Fixing that would very likely involve rethinking of our (currently totally broken) project creation process, both from a social point of view and from the technical process needed for creating new wikis, cost and risk implications, and where we want those to be.

On technical side of things I can say that process of creating a wiki is extremely fragile and complicated, Improving that would be greatly appreciated. I already mentioned its biggest issues in T158730#5527658

I wrote an essay to a previous dev summit about why I think this is a key strategic issue, which I am boldly recommending to be pre-reading:
https://www.mediawiki.org/wiki/User:Tgr_(WMF)/Sister_project_incubator

I highly recommend looking at these slides.
I also agree with everything else tgr said.
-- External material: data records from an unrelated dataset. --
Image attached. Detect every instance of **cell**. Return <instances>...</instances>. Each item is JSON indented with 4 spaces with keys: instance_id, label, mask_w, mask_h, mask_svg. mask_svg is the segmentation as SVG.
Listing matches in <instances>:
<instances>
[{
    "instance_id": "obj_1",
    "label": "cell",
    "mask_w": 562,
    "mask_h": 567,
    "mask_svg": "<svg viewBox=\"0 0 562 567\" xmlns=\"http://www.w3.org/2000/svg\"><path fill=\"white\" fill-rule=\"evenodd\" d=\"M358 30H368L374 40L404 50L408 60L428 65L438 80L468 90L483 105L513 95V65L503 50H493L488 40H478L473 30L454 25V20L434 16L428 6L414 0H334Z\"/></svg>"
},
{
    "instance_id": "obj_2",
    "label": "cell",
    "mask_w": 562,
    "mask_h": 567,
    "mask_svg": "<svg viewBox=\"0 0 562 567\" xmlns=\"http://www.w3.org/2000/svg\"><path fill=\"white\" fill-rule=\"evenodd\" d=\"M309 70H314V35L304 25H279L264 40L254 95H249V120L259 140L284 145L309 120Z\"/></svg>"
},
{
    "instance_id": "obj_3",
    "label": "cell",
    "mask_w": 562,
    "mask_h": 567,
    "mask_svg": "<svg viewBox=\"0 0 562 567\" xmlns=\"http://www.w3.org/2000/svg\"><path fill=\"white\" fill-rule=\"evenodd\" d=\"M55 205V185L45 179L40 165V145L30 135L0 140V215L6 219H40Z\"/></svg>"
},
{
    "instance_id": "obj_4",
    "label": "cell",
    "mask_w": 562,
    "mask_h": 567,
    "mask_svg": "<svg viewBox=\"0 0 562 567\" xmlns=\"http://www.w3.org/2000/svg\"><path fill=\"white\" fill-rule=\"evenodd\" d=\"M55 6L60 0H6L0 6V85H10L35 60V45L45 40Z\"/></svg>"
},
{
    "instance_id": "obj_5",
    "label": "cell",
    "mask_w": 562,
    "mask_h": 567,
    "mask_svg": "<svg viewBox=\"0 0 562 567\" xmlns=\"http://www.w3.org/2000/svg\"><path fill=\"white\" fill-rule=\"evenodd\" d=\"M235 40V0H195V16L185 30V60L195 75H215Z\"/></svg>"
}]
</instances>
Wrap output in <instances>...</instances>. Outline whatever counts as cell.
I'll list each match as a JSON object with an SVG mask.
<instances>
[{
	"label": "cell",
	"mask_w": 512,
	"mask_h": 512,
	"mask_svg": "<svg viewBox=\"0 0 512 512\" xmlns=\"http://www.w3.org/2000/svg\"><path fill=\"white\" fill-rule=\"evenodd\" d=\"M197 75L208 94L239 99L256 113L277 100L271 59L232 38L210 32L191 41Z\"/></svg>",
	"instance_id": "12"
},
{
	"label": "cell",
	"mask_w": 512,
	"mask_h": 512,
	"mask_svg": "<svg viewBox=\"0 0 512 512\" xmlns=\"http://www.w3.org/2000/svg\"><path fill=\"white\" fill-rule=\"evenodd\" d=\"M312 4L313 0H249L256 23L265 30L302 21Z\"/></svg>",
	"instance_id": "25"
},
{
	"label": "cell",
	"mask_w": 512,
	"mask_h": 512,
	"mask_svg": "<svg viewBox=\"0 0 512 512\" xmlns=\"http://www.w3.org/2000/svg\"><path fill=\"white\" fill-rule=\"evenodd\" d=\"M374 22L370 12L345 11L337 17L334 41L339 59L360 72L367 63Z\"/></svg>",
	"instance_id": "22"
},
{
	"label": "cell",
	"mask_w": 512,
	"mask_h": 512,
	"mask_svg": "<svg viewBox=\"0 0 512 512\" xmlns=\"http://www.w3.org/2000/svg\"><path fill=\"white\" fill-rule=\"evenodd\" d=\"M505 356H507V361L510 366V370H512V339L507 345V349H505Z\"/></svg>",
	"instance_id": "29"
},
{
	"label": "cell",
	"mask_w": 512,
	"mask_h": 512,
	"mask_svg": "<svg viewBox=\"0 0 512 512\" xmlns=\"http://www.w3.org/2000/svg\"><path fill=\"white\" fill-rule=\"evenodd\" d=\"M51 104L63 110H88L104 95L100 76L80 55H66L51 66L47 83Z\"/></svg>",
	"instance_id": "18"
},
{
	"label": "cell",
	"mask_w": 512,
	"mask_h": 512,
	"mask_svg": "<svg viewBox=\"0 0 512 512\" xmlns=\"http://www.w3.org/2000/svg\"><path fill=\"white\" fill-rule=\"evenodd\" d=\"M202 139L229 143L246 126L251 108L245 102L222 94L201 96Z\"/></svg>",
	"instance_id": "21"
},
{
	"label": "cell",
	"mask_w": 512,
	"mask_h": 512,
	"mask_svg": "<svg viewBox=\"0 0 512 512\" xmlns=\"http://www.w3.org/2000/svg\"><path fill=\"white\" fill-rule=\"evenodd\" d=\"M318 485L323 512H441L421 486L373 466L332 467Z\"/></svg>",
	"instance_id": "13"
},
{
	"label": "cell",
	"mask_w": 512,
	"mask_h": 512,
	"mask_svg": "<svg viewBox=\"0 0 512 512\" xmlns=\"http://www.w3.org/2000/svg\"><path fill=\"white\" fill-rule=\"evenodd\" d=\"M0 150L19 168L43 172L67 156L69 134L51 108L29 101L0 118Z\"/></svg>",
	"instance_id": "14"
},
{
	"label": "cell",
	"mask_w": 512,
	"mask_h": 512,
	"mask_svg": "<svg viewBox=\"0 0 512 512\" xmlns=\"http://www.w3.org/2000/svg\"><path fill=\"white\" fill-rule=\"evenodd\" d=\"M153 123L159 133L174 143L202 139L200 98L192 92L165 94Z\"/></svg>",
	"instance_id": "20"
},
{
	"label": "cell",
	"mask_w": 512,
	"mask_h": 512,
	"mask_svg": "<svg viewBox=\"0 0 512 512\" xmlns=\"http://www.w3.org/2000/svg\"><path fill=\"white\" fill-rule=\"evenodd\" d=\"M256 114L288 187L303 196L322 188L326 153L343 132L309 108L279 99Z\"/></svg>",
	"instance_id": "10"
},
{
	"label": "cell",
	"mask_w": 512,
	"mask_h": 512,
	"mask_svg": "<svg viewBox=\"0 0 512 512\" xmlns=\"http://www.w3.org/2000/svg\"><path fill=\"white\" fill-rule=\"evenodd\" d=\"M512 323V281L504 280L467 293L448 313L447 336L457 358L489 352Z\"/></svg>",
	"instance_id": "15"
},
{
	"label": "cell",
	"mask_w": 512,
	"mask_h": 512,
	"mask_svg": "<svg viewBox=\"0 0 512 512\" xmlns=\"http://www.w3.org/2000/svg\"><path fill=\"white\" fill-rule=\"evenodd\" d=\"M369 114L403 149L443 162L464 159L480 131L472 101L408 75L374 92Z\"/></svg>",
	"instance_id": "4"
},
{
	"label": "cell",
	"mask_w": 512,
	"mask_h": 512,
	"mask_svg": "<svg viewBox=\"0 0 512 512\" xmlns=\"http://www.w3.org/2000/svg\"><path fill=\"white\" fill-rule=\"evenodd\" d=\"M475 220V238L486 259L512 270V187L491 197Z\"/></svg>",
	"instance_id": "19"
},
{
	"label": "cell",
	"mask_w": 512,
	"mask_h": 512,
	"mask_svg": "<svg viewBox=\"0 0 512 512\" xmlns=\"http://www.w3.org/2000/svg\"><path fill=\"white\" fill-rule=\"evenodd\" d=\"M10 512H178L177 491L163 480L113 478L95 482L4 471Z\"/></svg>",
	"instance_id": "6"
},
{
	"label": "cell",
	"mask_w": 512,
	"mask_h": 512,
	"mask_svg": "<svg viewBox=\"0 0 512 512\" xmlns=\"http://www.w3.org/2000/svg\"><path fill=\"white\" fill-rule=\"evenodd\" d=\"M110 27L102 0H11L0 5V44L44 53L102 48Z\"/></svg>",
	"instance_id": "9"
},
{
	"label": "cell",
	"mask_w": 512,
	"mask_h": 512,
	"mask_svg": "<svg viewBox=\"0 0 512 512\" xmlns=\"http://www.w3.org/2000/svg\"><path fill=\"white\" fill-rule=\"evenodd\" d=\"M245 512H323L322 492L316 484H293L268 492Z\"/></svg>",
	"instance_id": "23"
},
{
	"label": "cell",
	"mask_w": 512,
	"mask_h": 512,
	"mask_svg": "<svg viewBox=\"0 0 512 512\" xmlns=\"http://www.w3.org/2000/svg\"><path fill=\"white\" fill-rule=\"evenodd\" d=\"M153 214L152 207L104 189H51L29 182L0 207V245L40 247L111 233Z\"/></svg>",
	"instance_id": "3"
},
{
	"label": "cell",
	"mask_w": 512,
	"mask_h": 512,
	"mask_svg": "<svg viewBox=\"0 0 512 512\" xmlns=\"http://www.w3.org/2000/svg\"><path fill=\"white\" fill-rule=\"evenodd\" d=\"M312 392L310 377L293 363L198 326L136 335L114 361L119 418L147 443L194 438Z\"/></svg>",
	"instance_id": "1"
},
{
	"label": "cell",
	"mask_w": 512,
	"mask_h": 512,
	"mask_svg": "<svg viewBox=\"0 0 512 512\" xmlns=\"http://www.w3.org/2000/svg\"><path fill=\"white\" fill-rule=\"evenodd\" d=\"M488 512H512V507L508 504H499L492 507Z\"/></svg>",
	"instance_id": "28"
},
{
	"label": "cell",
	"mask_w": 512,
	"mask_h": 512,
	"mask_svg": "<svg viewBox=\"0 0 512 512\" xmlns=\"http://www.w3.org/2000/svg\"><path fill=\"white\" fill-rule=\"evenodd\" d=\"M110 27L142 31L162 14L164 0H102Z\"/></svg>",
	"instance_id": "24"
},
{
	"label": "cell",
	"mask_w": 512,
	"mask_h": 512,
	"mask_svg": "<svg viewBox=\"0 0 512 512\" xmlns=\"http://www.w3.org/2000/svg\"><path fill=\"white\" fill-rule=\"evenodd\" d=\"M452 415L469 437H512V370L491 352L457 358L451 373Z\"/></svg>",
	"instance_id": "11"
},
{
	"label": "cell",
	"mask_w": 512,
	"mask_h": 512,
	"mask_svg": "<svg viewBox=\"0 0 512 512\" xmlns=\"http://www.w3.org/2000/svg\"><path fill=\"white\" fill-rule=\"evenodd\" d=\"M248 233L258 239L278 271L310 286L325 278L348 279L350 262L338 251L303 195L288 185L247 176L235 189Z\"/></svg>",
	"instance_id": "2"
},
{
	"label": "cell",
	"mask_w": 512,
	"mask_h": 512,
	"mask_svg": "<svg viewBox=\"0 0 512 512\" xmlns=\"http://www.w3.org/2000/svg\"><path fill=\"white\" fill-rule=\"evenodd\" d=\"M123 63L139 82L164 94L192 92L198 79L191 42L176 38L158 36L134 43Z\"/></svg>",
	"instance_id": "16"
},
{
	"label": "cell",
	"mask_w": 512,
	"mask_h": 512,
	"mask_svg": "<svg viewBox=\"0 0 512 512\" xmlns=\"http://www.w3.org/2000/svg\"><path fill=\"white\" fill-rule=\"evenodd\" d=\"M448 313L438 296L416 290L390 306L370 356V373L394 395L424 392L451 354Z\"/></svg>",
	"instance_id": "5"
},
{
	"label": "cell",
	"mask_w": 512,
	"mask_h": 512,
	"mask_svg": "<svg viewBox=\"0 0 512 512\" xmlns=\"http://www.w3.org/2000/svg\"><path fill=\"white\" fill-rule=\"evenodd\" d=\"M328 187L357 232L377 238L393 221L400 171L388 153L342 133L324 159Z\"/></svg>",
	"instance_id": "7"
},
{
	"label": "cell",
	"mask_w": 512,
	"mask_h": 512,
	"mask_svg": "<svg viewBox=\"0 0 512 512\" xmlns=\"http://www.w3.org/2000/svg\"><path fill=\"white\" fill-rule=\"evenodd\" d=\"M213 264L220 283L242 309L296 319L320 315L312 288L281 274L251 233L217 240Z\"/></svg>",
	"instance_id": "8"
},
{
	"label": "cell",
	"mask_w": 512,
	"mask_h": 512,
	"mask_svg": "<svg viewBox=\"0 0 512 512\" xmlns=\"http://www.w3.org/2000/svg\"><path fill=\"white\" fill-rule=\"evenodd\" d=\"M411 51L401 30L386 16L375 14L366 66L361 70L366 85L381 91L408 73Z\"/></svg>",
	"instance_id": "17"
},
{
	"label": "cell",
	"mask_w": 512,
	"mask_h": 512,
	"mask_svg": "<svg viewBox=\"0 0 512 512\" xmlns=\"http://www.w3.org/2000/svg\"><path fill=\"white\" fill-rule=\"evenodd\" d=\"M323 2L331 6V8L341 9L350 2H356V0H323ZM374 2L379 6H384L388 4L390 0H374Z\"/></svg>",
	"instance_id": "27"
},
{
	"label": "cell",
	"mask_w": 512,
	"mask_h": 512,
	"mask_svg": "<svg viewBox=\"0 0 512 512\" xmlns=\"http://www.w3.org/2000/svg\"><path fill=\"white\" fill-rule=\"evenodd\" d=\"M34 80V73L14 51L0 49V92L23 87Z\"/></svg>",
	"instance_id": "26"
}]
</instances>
On technical side of things I can say that process of creating a wiki is extremely fragile and complicated, Improving that would be greatly appreciated. I already mentioned its biggest issues in T158730#5527658

Fragile without a way of making it less fragile? Or fragile because of how we do things?
Who / which team really owns the issue of creating new projects?

On technical side of things I can say that process of creating a wiki is extremely fragile and complicated, Improving that would be greatly appreciated. I already mentioned its biggest issues in T158730#5527658

Fragile without a way of making it less fragile? Or fragile because of how we do things?

Of course there is a way. It's just a bunch of buggy scripts, and bugs can be fixed. I, sadly, don't have the skills to do it; I am, however, well aware of the effects of this given my involvement in supporting almost every group of people who has created a new wiki in recent years.

Who / which team really owns the issue of creating new projects?

As far as I know, no-one is designated, and this is part of the problem. It has always been an afterthought. No offense to all the people who do help do it, both staff and volunteers—your work is much appreciated. However, it needs better coordination.

I'd agree with the suggestion above, this topic does not really seem to fit to be a session at the Technical Conference. It seems a good idea to talk about what improvements to creation wikis in WMF universe the Deployment Pipeline could bring in the more informal/unconferencey set up. There will be room provided for such session at the Conference.

@Amire80: Thank you for proposing and/or hosting this session. This open task only has the archived project tag Wikimedia-Technical-Conference-2019.
If there is nothing more to do in this very task, please change the task status to resolved via the Add Action...Change Status dropdown.
If there is more to do, then please either add appropriate non-archived project tags to this task (via the Add Action...Change Project Tags dropdown), or make sure that appropriate follow up tasks have been created and resolve this very task. Thank you for helping clean up!

Thanks for the poke! I'm in COVID-19 mess at home, but I made myself a reminder to go over all of it and make last clean-ups ASAP. If I don't resolve it before the end of March 2020, feel free to close it yourself.